• DÉFI A:
Répondez à ces questions à partir du texte sur Proëlla :
(i) Chez quel éditeur et en quelle année le recueil a-t-il paru ?
(ii) De combien de chants et de contre-chants le poème se compose-t-il ?
(iii) Selon la tradition évoquée, quel objet symbolise le vieux rite funéraire breton ?

• TEXTE EXTRAIT:
————————
Étiquette : Erwann Rougé


  • Erwann Rougé, Proëlla

    par Angèle Paoli

    Erwann Rougé, Proëlla, éditions Isabelle Sauvage,
    Collection présent (im)parfait,
    29410 Plounéour-Ménez, 2020.



    Lecture d’Angèle Paoli


    GALETS
    Ph., G.AdC







    CAR LES « GALETS SONT SANS REMORDS »





    Sur un temps très bref — quelques heures à peine d’un dimanche-à-lundi — s’énonce la parole du poème. Proëlla. Cinq chants et un contre-chant — entre lesquels s’intercalent des moments balisés par l’écoulement d’un temps qui embrume ses contours, stagne dans l’indéfini, s’immobilise aussi parfois — composent le poème qu’Erwann Rougé dédie à la mémoire des disparus. En mer ou sur terre. Tous les disparus torturés par mille maux et cruautés avant d’être néantisés dans l’horreur par les guerres et les conflits, ou les naufrages : pour un énième disparu en mer ou ailleurs. Ainsi rassemblés dans le recueil poétique, les chants d’aujourd’hui renouent avec un vieux rite funéraire breton accordé aux défunts disparus en mer ; rite symbolisé, selon la tradition qu’Erwann Rougé remet en lumière, par une croix en cire déposée sur un linceul&nbs;:

    « l’inconnu est croix de cire sur un linge blanc. »
————————
• DÉFI B: Renvoyez chaque ligne de la liste où figure le mot "medal".
————————
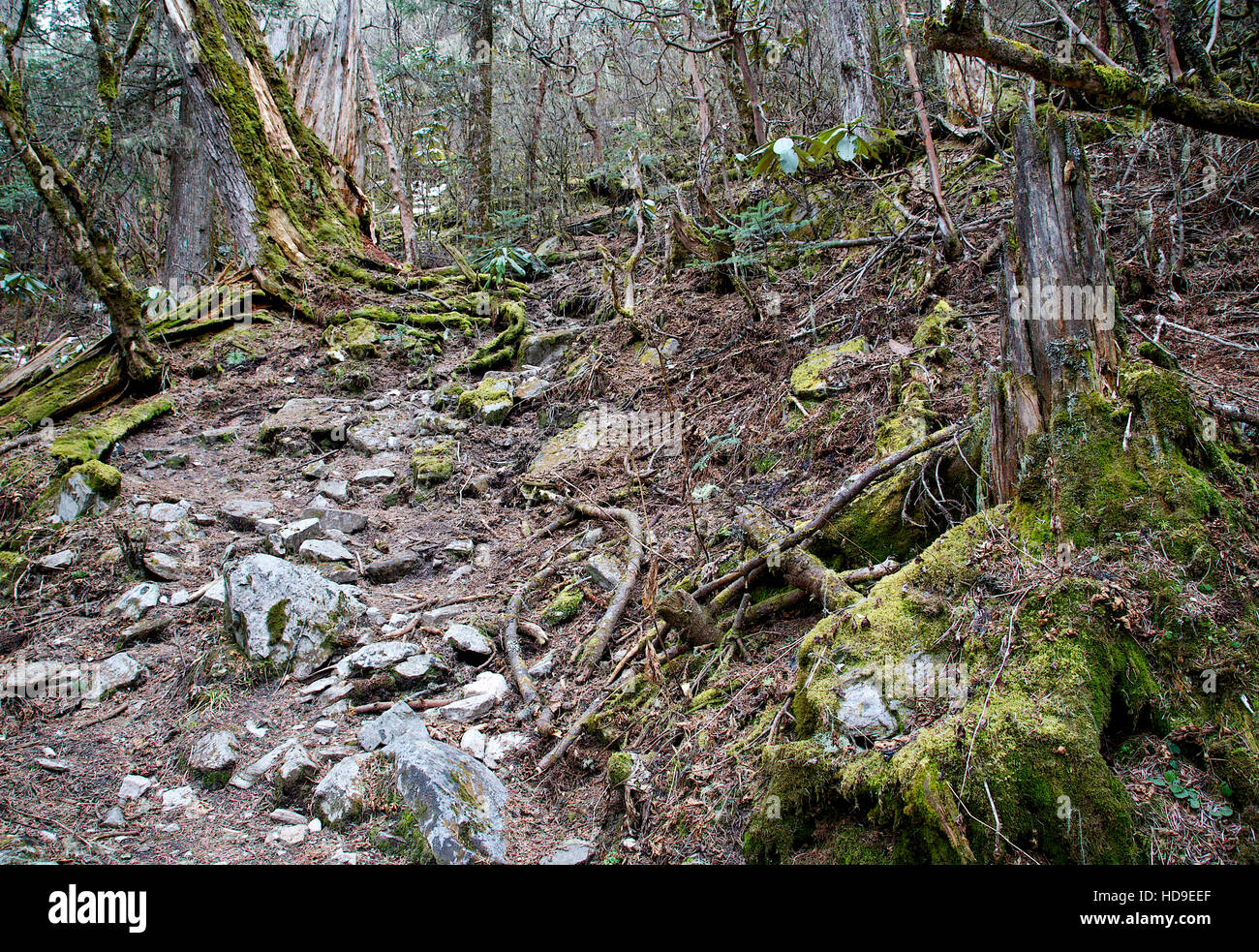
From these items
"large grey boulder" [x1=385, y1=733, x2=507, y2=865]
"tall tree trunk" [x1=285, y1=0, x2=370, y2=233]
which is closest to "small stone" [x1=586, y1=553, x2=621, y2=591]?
"large grey boulder" [x1=385, y1=733, x2=507, y2=865]

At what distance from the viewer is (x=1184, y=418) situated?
2.38 metres

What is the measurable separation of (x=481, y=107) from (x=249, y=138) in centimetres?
441

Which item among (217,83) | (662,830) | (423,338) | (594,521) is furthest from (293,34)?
(662,830)

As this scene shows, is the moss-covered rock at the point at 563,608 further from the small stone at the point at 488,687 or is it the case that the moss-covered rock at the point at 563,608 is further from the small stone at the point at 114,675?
the small stone at the point at 114,675

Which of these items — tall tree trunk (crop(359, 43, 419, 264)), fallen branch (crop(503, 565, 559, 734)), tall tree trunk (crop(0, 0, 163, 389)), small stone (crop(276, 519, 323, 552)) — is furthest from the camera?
tall tree trunk (crop(359, 43, 419, 264))

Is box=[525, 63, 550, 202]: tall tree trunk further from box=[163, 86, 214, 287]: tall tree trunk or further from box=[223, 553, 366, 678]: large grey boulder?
box=[223, 553, 366, 678]: large grey boulder

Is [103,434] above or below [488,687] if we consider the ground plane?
above

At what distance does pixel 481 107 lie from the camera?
12.1 meters

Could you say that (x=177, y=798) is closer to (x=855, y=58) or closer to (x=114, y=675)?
(x=114, y=675)

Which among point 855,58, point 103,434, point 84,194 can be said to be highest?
point 855,58

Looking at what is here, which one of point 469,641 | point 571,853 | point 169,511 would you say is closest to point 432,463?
point 169,511

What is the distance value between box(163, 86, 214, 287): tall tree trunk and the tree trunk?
1164cm

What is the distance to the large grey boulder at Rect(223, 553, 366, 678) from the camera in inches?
145
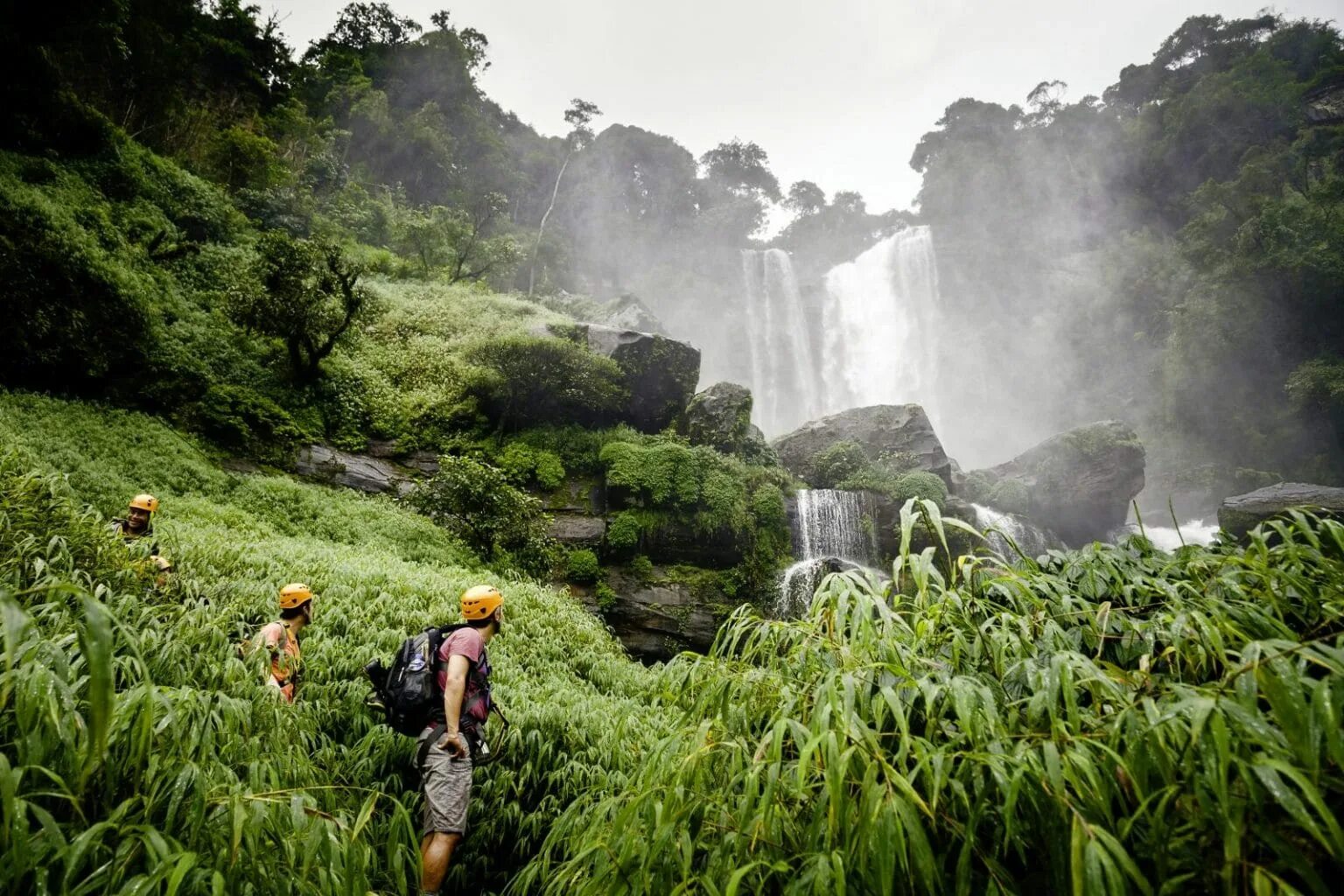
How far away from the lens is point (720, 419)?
14367 mm

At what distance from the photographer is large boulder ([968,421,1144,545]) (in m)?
17.7

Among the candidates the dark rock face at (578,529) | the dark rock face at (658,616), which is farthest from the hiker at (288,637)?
the dark rock face at (578,529)

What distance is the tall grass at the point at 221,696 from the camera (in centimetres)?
111

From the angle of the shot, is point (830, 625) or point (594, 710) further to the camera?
point (594, 710)

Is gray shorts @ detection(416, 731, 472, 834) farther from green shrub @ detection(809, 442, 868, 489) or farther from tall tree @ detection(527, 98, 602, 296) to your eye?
tall tree @ detection(527, 98, 602, 296)

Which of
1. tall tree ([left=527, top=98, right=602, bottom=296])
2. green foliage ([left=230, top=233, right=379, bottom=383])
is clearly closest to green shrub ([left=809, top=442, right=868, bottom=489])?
green foliage ([left=230, top=233, right=379, bottom=383])

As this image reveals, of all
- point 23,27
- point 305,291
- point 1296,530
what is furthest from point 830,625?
point 23,27

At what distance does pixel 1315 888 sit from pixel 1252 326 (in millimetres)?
28566

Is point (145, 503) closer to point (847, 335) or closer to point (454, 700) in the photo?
point (454, 700)

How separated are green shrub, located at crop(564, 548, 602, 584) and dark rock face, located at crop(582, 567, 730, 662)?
1.07 ft

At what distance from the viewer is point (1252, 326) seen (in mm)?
19719

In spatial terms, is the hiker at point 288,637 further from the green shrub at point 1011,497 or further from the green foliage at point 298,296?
the green shrub at point 1011,497

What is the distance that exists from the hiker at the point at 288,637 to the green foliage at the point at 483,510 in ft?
17.9

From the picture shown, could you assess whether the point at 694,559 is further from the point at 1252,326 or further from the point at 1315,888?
the point at 1252,326
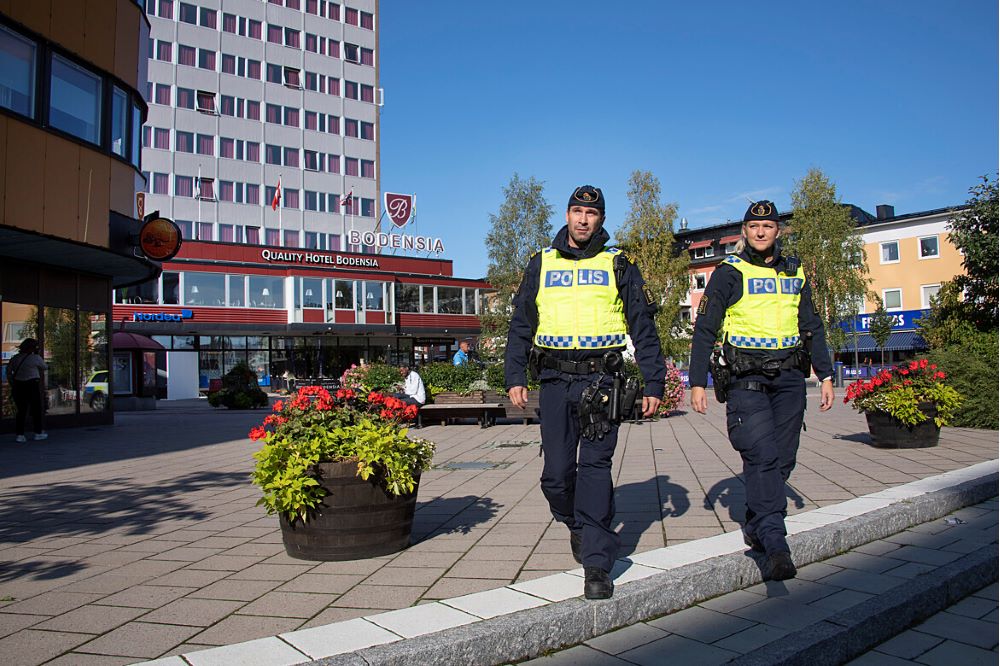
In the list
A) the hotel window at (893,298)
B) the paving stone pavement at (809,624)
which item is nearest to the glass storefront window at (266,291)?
the hotel window at (893,298)

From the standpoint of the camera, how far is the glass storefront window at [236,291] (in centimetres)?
4247

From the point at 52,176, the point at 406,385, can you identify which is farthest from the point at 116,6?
the point at 406,385

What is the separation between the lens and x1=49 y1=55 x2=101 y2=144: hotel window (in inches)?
543

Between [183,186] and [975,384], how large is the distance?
167ft

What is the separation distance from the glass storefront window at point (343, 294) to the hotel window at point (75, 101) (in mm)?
30204

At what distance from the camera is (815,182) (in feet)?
128

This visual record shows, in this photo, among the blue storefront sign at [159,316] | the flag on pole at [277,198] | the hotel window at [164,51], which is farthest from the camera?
the flag on pole at [277,198]

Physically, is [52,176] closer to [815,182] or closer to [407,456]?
[407,456]

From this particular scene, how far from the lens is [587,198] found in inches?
169

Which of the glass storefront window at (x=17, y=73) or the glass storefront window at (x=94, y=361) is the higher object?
the glass storefront window at (x=17, y=73)

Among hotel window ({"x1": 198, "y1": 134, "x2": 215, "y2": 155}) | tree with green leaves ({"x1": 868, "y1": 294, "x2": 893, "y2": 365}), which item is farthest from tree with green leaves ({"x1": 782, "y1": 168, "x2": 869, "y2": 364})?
hotel window ({"x1": 198, "y1": 134, "x2": 215, "y2": 155})

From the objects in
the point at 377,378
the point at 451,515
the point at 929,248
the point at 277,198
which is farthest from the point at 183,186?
the point at 451,515

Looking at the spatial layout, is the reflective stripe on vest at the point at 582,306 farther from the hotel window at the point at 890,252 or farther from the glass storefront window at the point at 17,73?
the hotel window at the point at 890,252

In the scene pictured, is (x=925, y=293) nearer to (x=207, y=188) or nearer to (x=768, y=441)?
(x=207, y=188)
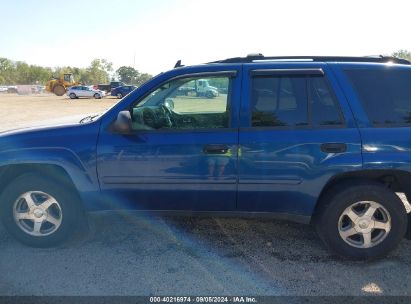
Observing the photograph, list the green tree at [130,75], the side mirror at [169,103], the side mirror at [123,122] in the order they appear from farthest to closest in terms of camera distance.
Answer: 1. the green tree at [130,75]
2. the side mirror at [169,103]
3. the side mirror at [123,122]

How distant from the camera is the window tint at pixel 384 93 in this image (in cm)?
302

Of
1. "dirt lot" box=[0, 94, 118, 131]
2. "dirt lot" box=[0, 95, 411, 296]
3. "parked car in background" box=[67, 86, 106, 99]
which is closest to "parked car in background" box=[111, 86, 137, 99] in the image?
"parked car in background" box=[67, 86, 106, 99]

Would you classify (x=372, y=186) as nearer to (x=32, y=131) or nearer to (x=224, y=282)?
(x=224, y=282)

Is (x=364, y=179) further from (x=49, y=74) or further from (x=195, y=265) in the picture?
(x=49, y=74)

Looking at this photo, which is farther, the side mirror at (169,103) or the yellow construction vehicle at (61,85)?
the yellow construction vehicle at (61,85)

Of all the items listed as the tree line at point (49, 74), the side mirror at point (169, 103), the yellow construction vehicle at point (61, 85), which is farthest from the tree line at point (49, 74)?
the side mirror at point (169, 103)

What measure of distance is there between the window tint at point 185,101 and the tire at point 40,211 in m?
1.01

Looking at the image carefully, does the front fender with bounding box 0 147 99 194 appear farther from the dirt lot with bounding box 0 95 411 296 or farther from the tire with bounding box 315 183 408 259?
the tire with bounding box 315 183 408 259

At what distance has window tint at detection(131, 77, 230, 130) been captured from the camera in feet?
10.3

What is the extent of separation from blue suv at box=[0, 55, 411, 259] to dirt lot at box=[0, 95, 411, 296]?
0.31m

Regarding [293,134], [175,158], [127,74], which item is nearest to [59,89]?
[175,158]

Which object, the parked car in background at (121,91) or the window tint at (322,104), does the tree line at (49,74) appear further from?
the window tint at (322,104)

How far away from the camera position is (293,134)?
2992mm

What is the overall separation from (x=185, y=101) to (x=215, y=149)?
0.80m
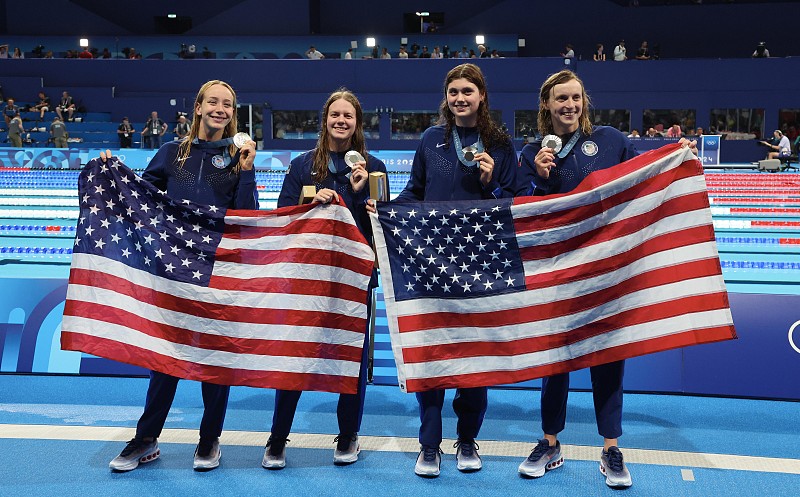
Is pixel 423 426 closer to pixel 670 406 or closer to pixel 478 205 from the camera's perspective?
pixel 478 205

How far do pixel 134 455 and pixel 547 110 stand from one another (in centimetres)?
262

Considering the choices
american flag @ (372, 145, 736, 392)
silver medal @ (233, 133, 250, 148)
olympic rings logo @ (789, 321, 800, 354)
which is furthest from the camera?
olympic rings logo @ (789, 321, 800, 354)

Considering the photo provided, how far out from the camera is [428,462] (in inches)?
150

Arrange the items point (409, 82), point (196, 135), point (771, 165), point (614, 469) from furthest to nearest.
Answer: point (409, 82), point (771, 165), point (196, 135), point (614, 469)

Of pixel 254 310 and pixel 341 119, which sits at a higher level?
pixel 341 119

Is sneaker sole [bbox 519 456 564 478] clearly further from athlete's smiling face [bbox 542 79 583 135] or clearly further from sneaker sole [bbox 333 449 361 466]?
athlete's smiling face [bbox 542 79 583 135]

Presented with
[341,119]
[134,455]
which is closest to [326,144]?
[341,119]

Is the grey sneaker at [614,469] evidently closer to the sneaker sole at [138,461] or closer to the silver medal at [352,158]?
the silver medal at [352,158]

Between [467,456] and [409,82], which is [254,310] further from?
[409,82]

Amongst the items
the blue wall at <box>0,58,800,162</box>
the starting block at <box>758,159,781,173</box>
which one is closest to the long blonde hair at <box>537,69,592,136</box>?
the starting block at <box>758,159,781,173</box>

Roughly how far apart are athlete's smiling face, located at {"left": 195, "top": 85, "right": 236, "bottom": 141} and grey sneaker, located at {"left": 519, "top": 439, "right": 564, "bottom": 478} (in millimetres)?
2192

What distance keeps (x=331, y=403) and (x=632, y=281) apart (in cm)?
204

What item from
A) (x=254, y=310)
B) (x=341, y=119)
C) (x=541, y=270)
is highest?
(x=341, y=119)

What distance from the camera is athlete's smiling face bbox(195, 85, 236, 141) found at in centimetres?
395
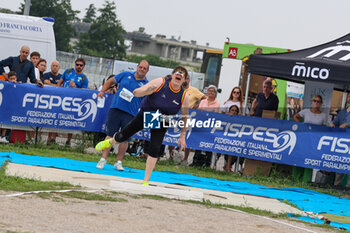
————————
• RÉPONSE RÉDIGÉE A:
(i) Aux éditions Isabelle Sauvage, en 2020.
(ii) Cinq chants et un contre-chant.
(iii) Une croix en cire déposée sur un linceul.

• RÉPONSE RÉDIGÉE B:
silver medal @ (233, 133, 250, 148)
Is the grey sneaker at [614,469] evidently closer to the sneaker sole at [138,461] or closer to the silver medal at [352,158]?
the silver medal at [352,158]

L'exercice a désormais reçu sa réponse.